More about Retail Forex Currency Trading December 8, 2009 at 11:23 pm
A person is said to be trading in the foreign exchange market at the retail level if he is not associated with a large bank, investment firm, or any other government agency. You will be working with a forex broker who is also known as the middleman and will be entitled to use much larger amount of money for trading then the actual amount that is present in your account. This practice is better known as trading on leverage. For example, if you have a leverage ratio of 100:1 then you are entitled to control a trading position of $100,000 when you have actually invested only $1000.
Generally people do not consider in the foreign exchange market. Only when they travel to some foreign country or buy some international property, their foreign exchange transactions occurs. A trader who is involved in foreign exchange market is very cautious about the exchange rate when such extent of foreign exchange is involved. This is the reason why, exchange rate is mentioned to the hundredth of a penny position in most of the forex trading software platforms. A very popular term is often used ‘Pip’. It is nothing but the fluctuation in the exchange rate. So, if there is a change by 100 pips, it is considered as one penny in the eyes of a foreign traveler.
A penny does not make a big difference to the foreign traveler but think about some trade situations where thousands or millions of dollars is involved. A slight change in the exchange rate will add up to a huge amount. Suppose $100,000 is involved on a standard forex trading platform and when such high trade is involved, a fluctuation by a single pip would be equivalent to $10. Therefore, if you manage to acquire 100 pips of fluctuations on an open position or an exchange rate difference worth a penny, it is equivalent to earning $1000 on your open trade or doubling the trading capital size for the specific trade. These permutations and combinations proves how important leverage is and what difference it can make to your bottom line profits and also control the rise or fall in your account balance.

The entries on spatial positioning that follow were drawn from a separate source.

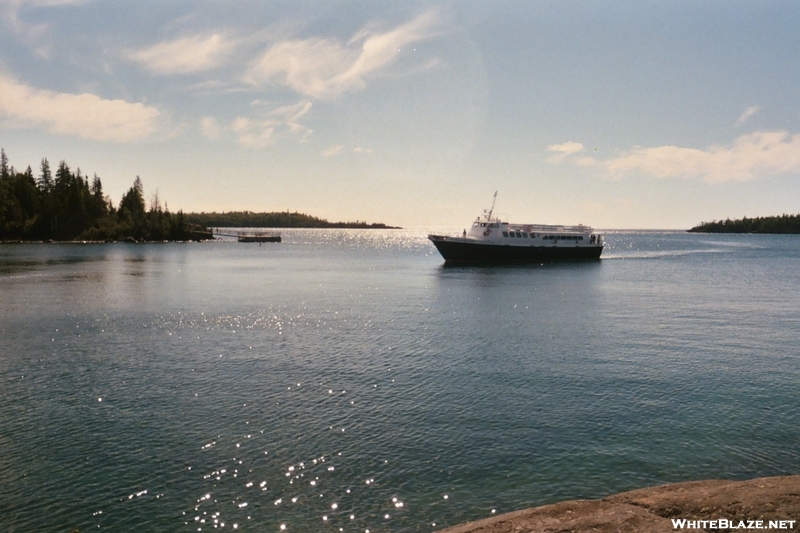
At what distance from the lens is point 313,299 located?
1988 inches

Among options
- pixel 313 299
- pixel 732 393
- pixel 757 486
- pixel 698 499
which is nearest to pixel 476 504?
pixel 698 499

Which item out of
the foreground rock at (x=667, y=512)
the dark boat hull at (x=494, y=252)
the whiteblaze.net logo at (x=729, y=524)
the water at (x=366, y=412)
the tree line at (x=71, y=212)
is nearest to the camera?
the whiteblaze.net logo at (x=729, y=524)

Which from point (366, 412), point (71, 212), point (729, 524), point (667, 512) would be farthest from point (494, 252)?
point (71, 212)

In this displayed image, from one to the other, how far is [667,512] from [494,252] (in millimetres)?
87267

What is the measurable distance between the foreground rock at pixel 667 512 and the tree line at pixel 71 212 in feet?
606

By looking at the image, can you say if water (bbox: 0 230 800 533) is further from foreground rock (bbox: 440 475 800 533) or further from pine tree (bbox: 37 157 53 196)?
pine tree (bbox: 37 157 53 196)

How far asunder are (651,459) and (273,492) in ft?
33.1

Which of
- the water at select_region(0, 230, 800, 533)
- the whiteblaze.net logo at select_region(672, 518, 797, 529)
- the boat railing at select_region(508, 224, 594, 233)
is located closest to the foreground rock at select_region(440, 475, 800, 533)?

You must have heard of forex trade brokers who offer trading without charging any additional cost. But make this point very clear, it does not mean that you can trade freely in the market. The broker earns his commission by creating a small difference between the buying price of the currency and the selling price of the currency. This price difference is better known as the ‘Spread’. This is the reason why there is a small price spread associated with the popular currency pairs as compared to the more unusual and less traded currency pairs.